DOCUMENT EXTRACT
▶

CPUs and GPUs do the heavy lifting today, but Rayfield said they'll be overwhelmed by the demands of AI workloads.
Shifting that work to the cloud is pricey, and also impractical because buyers want PCs to perform.
Meteor Lake therefore gets VPUs and emerges as an SoC that uses Intel's Foveros packaging tech to combine the CPU, GPU, and VPU.
The VPU gets to handle "sustained AI and AI offload." CPUs will still be asked to do simple inference jobs with low latency, usually when the cost of doing so is less than the overhead of working with a driver to shunt the workload elsewhere. GPUs will get to do jobs involving performance parallelism and throughput. Other AI-related work will be offloaded to VPUs.
Intel Demos Meteor Lake's AI Acceleration for PCs, Details VPU Unit
Intel Demos Meteor Lake's AI Acceleration for PCs, Details VPU Unit:
[...] Intel will still include the Gaussian Neural Acceleration low-power AI acceleration block that already exists on its chips, marked as 'GNA 3.5' on the SoC tile in the diagram (more on this below). You can also spot the 'VPU 2.7' block that comprises the new Movidius-based VPU block.
Like Intel's stylized render, the patent image is also just a graphical rendering with no real correlation to the actual physical size of the dies. It's easy to see that with so many external interfaces, like the memory controllers, PCIe, USB, and SATA, not to mention the media and display engines and power management, that the VPU cores simply can't consume much of the die area on the SoC tile. For now, the amount of die area that Intel has dedicated to this engine is unknown.

◀

LISTED RECORDS
▶

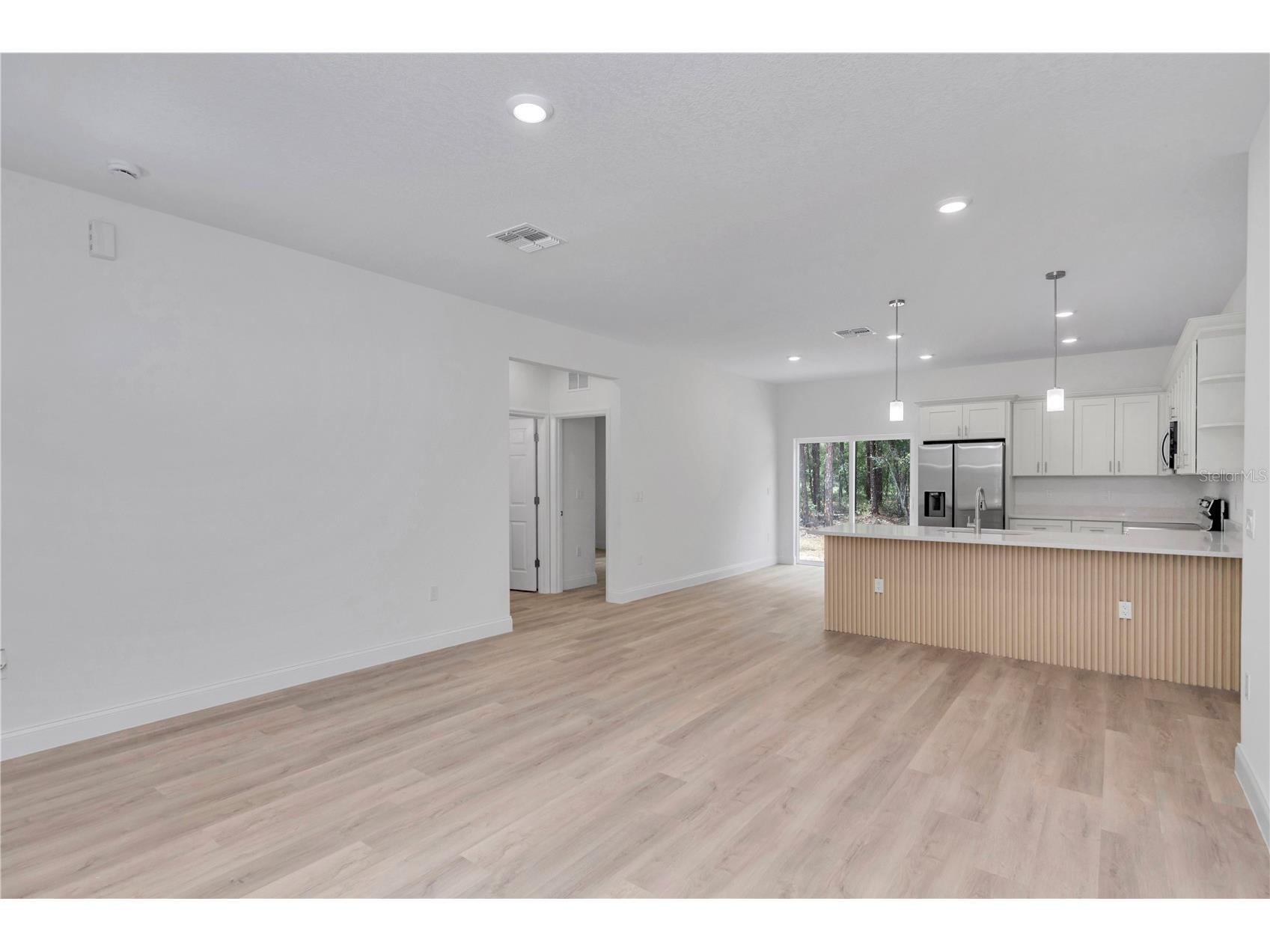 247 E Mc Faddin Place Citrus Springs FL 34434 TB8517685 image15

◀
▶

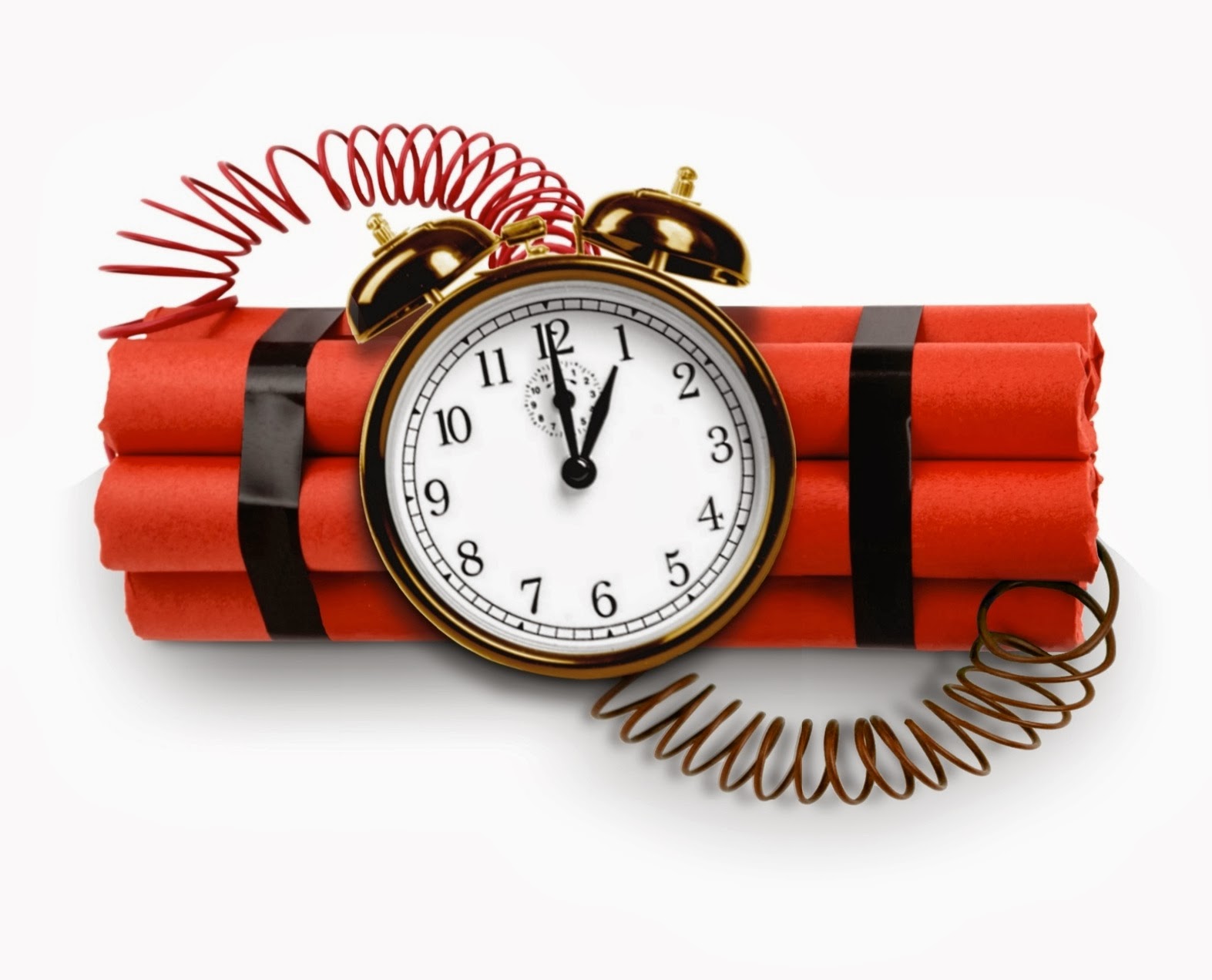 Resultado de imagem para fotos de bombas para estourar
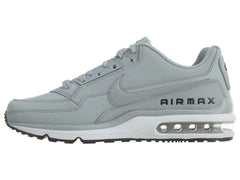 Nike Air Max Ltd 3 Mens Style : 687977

◀

EXERCISE INSTRUCTIONS
[1] In the passage about Intel's Meteor Lake chips, retype the part starting at "Like Intel's stylized" and ending at "engine is unknown.".
[2] Translate this sentence from the Meteor Lake passage into Spanish: "Shifting that work to the cloud is pricey, and also impractical because buyers want PCs to perform."
[3] According to the Meteor Lake passage, what packaging technology does Meteor Lake use to combine the CPU, GPU, and VPU?

SOLUTIONS TO THE PROBLEMS
[1]
Like Intel's stylized render, the patent image is also just a graphical rendering with no real correlation to the actual physical size of the dies. It's easy to see that with so many external interfaces, like the memory controllers, PCIe, USB, and SATA, not to mention the media and display engines and power management, that the VPU cores simply can't consume much of the die area on the SoC tile. For now, the amount of die area that Intel has dedicated to this engine is unknown.

[2] Trasladar ese trabajo a la nube es costoso, y además poco práctico porque los compradores quieren que los PC rindan bien.

[3] Intel's Foveros packaging tech.